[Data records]

--- BEGIN ---

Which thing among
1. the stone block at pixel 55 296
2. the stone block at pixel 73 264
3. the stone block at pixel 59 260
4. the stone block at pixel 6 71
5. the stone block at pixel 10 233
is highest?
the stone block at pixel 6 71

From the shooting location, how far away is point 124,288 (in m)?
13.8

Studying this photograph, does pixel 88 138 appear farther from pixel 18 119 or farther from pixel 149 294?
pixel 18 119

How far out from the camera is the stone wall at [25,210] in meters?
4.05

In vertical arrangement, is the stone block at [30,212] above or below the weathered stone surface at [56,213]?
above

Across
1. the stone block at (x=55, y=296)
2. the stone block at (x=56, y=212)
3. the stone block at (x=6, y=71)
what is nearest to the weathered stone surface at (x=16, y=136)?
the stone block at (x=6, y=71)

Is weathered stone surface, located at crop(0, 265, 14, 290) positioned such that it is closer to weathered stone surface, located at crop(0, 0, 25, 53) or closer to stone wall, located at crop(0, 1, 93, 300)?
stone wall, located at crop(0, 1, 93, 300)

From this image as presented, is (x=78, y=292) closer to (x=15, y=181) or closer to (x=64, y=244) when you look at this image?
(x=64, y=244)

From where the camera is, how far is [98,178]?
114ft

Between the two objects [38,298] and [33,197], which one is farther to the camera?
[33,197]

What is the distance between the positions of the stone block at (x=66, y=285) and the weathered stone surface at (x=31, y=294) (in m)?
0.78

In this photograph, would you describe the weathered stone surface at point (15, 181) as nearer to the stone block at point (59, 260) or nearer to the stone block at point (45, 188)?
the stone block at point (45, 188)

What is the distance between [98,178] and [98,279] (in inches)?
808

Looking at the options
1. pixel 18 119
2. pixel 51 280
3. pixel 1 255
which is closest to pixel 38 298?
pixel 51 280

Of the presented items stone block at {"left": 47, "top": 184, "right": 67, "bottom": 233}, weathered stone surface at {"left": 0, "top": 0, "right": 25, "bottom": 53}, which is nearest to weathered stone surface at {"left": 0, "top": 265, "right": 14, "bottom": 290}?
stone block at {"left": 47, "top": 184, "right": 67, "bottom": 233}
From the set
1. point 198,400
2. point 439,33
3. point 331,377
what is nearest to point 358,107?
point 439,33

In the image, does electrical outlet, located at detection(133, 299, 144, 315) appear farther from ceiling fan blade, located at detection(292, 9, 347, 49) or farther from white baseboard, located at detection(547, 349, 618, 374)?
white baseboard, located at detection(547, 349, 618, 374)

--- END ---

Arrange the lines above as a JSON list of strings, with one string per line and blank lines omitted.

[
  "Which thing among",
  "1. the stone block at pixel 55 296",
  "2. the stone block at pixel 73 264",
  "3. the stone block at pixel 59 260",
  "4. the stone block at pixel 6 71",
  "5. the stone block at pixel 10 233",
  "is highest?",
  "the stone block at pixel 6 71",
  "From the shooting location, how far away is point 124,288 (in m)?",
  "13.8",
  "Studying this photograph, does pixel 88 138 appear farther from pixel 18 119 or farther from pixel 149 294?",
  "pixel 18 119",
  "How far out from the camera is the stone wall at [25,210] in meters?",
  "4.05",
  "In vertical arrangement, is the stone block at [30,212] above or below the weathered stone surface at [56,213]?",
  "above",
  "Across",
  "1. the stone block at (x=55, y=296)",
  "2. the stone block at (x=56, y=212)",
  "3. the stone block at (x=6, y=71)",
  "what is nearest to the weathered stone surface at (x=16, y=136)?",
  "the stone block at (x=6, y=71)",
  "Is weathered stone surface, located at crop(0, 265, 14, 290) positioned such that it is closer to weathered stone surface, located at crop(0, 0, 25, 53) or closer to stone wall, located at crop(0, 1, 93, 300)?",
  "stone wall, located at crop(0, 1, 93, 300)",
  "From this image as presented, is (x=78, y=292) closer to (x=15, y=181) or closer to (x=64, y=244) when you look at this image?",
  "(x=64, y=244)",
  "From where the camera is, how far is [98,178]?",
  "114ft",
  "Between the two objects [38,298] and [33,197], which one is farther to the camera?",
  "[33,197]",
  "What is the distance between the positions of the stone block at (x=66, y=285) and the weathered stone surface at (x=31, y=294) (in m)?",
  "0.78",
  "In this photograph, would you describe the weathered stone surface at point (15, 181) as nearer to the stone block at point (59, 260) or nearer to the stone block at point (45, 188)?",
  "the stone block at point (45, 188)",
  "What is the distance between [98,178] and [98,279] (in inches)?",
  "808",
  "Looking at the options",
  "1. pixel 18 119",
  "2. pixel 51 280",
  "3. pixel 1 255",
  "which is closest to pixel 38 298?",
  "pixel 51 280",
  "Of the presented items stone block at {\"left\": 47, \"top\": 184, \"right\": 67, \"bottom\": 233}, weathered stone surface at {\"left\": 0, \"top\": 0, \"right\": 25, \"bottom\": 53}, which is nearest to weathered stone surface at {\"left\": 0, \"top\": 265, \"right\": 14, \"bottom\": 290}?",
  "stone block at {\"left\": 47, \"top\": 184, \"right\": 67, \"bottom\": 233}",
  "From the set",
  "1. point 198,400",
  "2. point 439,33",
  "3. point 331,377",
  "what is nearest to point 358,107?",
  "point 439,33",
  "In the image, does electrical outlet, located at detection(133, 299, 144, 315) appear farther from ceiling fan blade, located at detection(292, 9, 347, 49) or farther from white baseboard, located at detection(547, 349, 618, 374)?",
  "white baseboard, located at detection(547, 349, 618, 374)"
]